A regional center has filed a complaint for injunctive relief and a temporary restraining order against the Department of Homeland Security (DHS). The regional center claims the new rule will have a severely detrimental economic effect on the economy and that DHS has no authority to strip individual states of the power to determine Targeted Employment Areas.

Florida EB-5 Investments, an EB5 regional center, makes a long list of serious allegations against DHS in their complaint, filed November 26, 2019.

Their over-arching challenge is whether DHS has the right to put the new EB-5 rule into effect, despite “ignoring data demonstrating the harmful economic impact of such a rule.”

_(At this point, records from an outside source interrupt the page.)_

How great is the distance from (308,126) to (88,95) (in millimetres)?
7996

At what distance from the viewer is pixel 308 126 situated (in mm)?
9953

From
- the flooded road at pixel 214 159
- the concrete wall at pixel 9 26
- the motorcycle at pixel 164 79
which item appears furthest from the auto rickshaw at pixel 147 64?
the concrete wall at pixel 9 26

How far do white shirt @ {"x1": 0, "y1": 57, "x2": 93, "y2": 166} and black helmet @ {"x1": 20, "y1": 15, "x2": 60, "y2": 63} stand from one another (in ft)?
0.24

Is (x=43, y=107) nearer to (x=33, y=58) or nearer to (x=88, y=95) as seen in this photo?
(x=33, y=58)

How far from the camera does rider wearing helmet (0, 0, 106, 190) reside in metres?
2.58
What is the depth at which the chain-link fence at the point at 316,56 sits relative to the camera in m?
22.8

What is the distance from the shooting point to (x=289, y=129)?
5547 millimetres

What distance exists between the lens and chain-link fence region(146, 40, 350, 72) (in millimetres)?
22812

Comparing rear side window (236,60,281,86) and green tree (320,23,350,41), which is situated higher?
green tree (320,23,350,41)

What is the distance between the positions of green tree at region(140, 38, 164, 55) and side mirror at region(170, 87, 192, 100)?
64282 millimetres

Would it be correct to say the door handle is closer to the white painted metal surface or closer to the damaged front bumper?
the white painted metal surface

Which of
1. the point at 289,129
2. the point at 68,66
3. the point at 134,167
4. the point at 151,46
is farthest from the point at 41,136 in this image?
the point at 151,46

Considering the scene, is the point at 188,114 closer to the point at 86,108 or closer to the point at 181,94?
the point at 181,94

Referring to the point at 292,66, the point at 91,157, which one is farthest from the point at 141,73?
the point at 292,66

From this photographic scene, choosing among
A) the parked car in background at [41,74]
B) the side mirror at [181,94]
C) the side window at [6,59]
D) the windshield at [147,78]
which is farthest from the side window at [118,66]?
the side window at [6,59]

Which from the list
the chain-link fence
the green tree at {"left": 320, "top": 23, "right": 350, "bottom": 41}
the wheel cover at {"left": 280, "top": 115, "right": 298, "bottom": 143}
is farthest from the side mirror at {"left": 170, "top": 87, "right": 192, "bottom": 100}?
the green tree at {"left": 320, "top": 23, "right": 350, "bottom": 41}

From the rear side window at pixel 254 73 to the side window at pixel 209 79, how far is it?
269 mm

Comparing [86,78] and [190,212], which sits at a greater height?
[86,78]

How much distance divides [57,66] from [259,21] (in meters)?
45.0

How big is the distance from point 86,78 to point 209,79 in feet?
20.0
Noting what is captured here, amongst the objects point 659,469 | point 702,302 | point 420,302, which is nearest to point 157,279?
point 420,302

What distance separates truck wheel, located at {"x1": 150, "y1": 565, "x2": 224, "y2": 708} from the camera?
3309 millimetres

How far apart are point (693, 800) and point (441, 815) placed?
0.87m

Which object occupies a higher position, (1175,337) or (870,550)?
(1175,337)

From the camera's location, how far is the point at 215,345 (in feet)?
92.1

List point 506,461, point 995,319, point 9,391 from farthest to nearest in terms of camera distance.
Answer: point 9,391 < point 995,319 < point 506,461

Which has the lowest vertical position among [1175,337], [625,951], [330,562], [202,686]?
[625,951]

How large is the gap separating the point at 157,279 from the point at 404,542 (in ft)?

Some of the allegations include the following:

  • the rule was enacted by DHS despite data that projects the negative impact on both regional centers and the United States in general
  • the rule will deter EB5 Green Card investors, thus undermining the objective of the EB-5 regional center program
  • DHS either “ignored or purposely disregarded” economic data pointing to the negative impact of the rule
  • DHS has no authority to “usurp” the “constitutional” right of individual states to determine TEA designations; and such determinations are “far outside its [DHS’s] expertise
  • a “cookie-cutter” national policy for TEA designation “cannot possibly account for the unique nuances of each state’s economically depressed areas”
  • developers looking for EB5 investment capital will be “locked out of building in larger cities that contain economically depressed areas”
  • the rule will force investors to invest in “riskier” rural projects rather than urban ones
  •  many developers will “walk away” from existing projects and leave the program
  • economic gains from the U.S.immigrant investor program will “suffer or disappear completely”
  • DHS clamed the new rule would not have an effect of more than $100 million on the U.S. economy to prevent the classification of the new rule as a “major rule”; a major rule classification would require Congressional approval; thus, “DHS was attempting to avoid heightened scrutiny by Congress”

The complaint is asking for the court to declare the new rule invalid and prevent DHS from implementing the new rule; to prohibit the new rule until a proper analysis satisfying Regulatory Flexibility Act requirements is made; and to cover the plaintiff’s legal cost.